— Start of DOCUMENT EXCERPT —

Assign different location information to a location

Hello,

Is it possible that Knime recognizes different location designations and assigns them accordingly to the respective countries/ states/ cities? I have a dataset that contains more than 50,000 different location names. For further analysis, I would like to shrink the dataset and, for example, only look at the data coming from the USA.

Currently, I could use the rule engine to filter out the typical spellings of the states and the country. However, the states would be too much manually.
The new Geospatial Analytics features have not helped me yet either, as I have neither longitude nor latitude data.

Locations excel 2.xlsx (1.8 MB)

Best,
Hendrik

Hello @hennemac ,

I have opened your file and noticed there’s lots of different data. One suggestion I could come up with is using API services. Are you familiar with it?

Here is a small workflow to give you an idea of what I had in mind:

Once you get the standardised address, you’ll find a column called “country” you could use for filtering.

Hope it helps.

Have a nice day,
Raffaello

1 Like

Hey @lelloba ,

thanks for the reply! I’m not really familiar with API services yet, but I’ll try my best with the provided workflow :slight_smile:

Thanks again

Hendrik

1 Like

Let me know if you need some help! :slight_smile:

Have a nice evening,
Raffaello

Hey @lelloba ,

hope you had a great weekend. Unfortunately I couldn’t get any process with my data using the API services. If you could give me some help I’d really appreciate it :slight_smile:

Have a nice day,

Hendrik

You could give the “Main Location Extractor” from Palladian a try:

Alternatively there’s also a couple of geocoders available. Check the “Geo” section in Palladian:

All of these will map the textual information to a latitude/longitude pair.

Let me know that works!

3 Likes

Hello @hennemac ,

here is a little workflow that coul help you.

I used Here services. Create an account and an API key, then paste it into the Variable Expressions node.


https://platform.here.com/sign-up?step=verify-identity

Make sure to remove the Partitioning node (it selects 100 random rows just for testing).

The output looks like this:

Not perfect, but might be a good starting point.

If you need help, tell me :slight_smile:

Have a nice day,
Raffaello

2 Likes

Thank you so much! I will try it out right away :smiley:

1 Like

How do I get the API Key? I signed up on Here… Do I need to select a specific service on their site?

@qqilihq Thanks for your solution. I would love to try this solution, but since installing NodePit, Knime crashes right after startup. Can I uninstall the extension somehow? :sweat_smile:

Looks like there’s an issue on some installations between the recently released KNIME 4.7 and the NodePit view. We’ll look into that and provide a fix. Apologies for the inconvenience!

To better reproduce this, may I ask what OS and version you’re running?

In the meantime, you can disable the NodePit view:

  1. In you KNIME workspace directory, create a file at the following location: knime-workspace/.metadata/.plugins/org.eclipse.core.runtime/.settings/com.nodepit.knime.plugin.prefs

  2. Put the following content into the file:

    eclipse.preferences.version=1
    lastNodePitVersionActivated=2.7.0.202112111436
    nodePitUrl=http\://localhost
    
    
  3. Start KNIME and after KNIME has started, just close the NodePit tab for now.

— End of DOCUMENT EXCERPT —

- WRITTEN TASKS
(1) In the forum thread about mapping location names, how many different location names does the dataset contain?
(2) Carry on the forum thread about mapping location names from the point where it stops.
The lines after this point are not needed for anything here.

— Start of ITEMS —

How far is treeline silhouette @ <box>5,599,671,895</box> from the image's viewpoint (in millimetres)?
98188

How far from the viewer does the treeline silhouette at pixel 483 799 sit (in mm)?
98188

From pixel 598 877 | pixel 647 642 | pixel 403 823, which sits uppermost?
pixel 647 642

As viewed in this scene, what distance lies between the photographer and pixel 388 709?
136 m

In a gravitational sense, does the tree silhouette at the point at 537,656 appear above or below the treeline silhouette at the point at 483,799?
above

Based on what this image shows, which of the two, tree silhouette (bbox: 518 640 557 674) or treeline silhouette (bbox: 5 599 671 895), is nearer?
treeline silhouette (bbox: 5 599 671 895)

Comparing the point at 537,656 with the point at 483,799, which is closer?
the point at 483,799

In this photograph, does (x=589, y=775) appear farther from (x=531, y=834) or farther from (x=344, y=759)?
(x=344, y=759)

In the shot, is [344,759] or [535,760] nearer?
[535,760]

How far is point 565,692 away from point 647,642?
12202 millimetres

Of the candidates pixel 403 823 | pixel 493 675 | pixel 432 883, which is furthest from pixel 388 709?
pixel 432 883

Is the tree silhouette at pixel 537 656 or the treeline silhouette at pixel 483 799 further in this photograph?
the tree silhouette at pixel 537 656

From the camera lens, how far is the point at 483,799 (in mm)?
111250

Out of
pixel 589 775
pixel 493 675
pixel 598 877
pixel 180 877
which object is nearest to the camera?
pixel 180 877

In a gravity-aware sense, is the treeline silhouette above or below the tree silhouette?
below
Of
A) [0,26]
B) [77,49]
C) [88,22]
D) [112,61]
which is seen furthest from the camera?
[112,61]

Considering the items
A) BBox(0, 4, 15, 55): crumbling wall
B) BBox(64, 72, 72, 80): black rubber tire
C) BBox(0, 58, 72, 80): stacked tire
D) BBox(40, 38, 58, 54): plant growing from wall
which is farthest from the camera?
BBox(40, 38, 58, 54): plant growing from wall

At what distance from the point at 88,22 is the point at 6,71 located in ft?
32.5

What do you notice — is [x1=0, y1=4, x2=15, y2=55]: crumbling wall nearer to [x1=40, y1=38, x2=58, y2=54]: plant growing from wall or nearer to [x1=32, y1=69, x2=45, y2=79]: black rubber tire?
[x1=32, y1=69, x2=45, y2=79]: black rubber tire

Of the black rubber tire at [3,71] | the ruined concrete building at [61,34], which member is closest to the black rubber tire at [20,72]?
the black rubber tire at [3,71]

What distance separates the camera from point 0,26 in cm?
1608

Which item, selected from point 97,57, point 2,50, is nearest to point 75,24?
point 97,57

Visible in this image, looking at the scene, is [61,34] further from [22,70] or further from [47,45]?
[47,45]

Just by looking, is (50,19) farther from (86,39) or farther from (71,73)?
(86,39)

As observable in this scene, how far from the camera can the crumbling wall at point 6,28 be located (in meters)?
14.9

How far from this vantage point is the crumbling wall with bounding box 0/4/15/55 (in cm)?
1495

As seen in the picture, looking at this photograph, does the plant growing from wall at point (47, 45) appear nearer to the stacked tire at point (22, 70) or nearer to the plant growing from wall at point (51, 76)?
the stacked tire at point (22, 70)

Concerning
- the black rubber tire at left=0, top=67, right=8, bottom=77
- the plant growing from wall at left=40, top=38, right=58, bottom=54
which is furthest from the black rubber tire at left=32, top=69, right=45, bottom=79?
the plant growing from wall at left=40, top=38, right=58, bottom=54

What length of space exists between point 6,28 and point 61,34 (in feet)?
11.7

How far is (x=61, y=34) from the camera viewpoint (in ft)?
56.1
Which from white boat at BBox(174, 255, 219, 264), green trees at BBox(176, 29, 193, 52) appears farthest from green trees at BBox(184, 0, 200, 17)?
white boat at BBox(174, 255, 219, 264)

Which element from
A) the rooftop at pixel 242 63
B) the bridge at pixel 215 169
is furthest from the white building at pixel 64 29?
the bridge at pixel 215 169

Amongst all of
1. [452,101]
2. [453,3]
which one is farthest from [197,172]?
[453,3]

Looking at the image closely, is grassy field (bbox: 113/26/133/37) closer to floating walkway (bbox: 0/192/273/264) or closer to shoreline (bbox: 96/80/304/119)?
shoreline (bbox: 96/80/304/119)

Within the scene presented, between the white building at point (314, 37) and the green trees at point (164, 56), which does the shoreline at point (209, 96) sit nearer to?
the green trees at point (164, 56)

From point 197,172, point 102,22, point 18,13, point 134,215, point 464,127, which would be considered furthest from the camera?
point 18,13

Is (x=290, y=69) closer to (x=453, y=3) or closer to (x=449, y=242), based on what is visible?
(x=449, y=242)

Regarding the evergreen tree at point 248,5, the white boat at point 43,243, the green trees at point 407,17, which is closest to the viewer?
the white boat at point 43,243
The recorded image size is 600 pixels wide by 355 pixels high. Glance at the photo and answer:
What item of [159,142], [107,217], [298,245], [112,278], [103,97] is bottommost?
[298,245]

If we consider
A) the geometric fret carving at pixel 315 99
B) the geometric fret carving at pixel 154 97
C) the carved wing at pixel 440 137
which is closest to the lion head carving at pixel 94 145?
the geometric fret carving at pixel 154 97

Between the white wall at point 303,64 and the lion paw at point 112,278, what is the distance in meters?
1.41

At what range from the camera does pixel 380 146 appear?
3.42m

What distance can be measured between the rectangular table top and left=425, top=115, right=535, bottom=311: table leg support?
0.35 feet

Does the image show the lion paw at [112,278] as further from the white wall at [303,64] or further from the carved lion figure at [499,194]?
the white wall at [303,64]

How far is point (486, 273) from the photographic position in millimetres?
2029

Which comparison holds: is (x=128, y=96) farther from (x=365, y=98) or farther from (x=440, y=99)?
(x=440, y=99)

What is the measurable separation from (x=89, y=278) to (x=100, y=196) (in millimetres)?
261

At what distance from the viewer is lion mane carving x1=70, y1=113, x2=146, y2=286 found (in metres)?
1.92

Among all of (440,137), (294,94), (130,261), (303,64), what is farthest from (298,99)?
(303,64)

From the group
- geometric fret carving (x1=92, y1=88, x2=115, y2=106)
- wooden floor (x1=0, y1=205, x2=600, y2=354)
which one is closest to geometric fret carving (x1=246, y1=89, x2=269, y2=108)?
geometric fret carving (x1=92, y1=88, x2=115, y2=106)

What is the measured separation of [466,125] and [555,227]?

— End of ITEMS —

- ANSWERS IN ORDER
(1) More than 50,000.

(2)
You can still install plugins and extensions from NodePit (such as Palladian, etc.), also without the “NodePit View” by adding the following update site URL to your preferences: https://download.nodepit.com/4.7

Hope that helps!

I’m running on MacOs 13.0.1.

Already managed to reopen Knime by deleting the “com.nodepit.knime.plugin_2.7.0.202112111436”-file. The extensions are supposed to be installed, but Palladian for example does not show up :thinking:

Are these steps the same on MacOs?

  1. In you KNIME workspace directory, create a file at the following location: knime-workspace/.metadata/.plugins/org.eclipse.core.runtime/.settings/com.nodepit.knime.plugin.prefs
  2. Put the following content into the file:
eclipse.preferences.version=1
lastNodePitVersionActivated=2.7.0.202112111436
nodePitUrl=http\://localhost

I’d suggest to try running KNIME with the “-clean” parameter once. See here for the steps:

This only needs to be done once, and hopefully after that, also Palladian will show up in the NodePit category. Fingers crossed :crossed_fingers:

@qqilihq Unfortunately it’s not showing up. Should I reinstall Knime completely?

Edit: Suddenly the Nodes show up. Fingers crossed that the Nodes can help :slight_smile:

1 Like

@qqilihq The Nodes all rely on the GeoBase Source or a Local Location Source… With the GeoBase Source my limit was directly used up within seconds. My whole dataset contains about 1.4 million location information. With the daily limit of 20.000 requests this will probably take forever :sweat_smile: Or did I overlook something?

If you have that much data, the Local Location Source definitely makes sense, which allows you to self-host the database on your machine:

This functionality is part of the commercial offering. You can get in touch at mail@palladian.ai for more information.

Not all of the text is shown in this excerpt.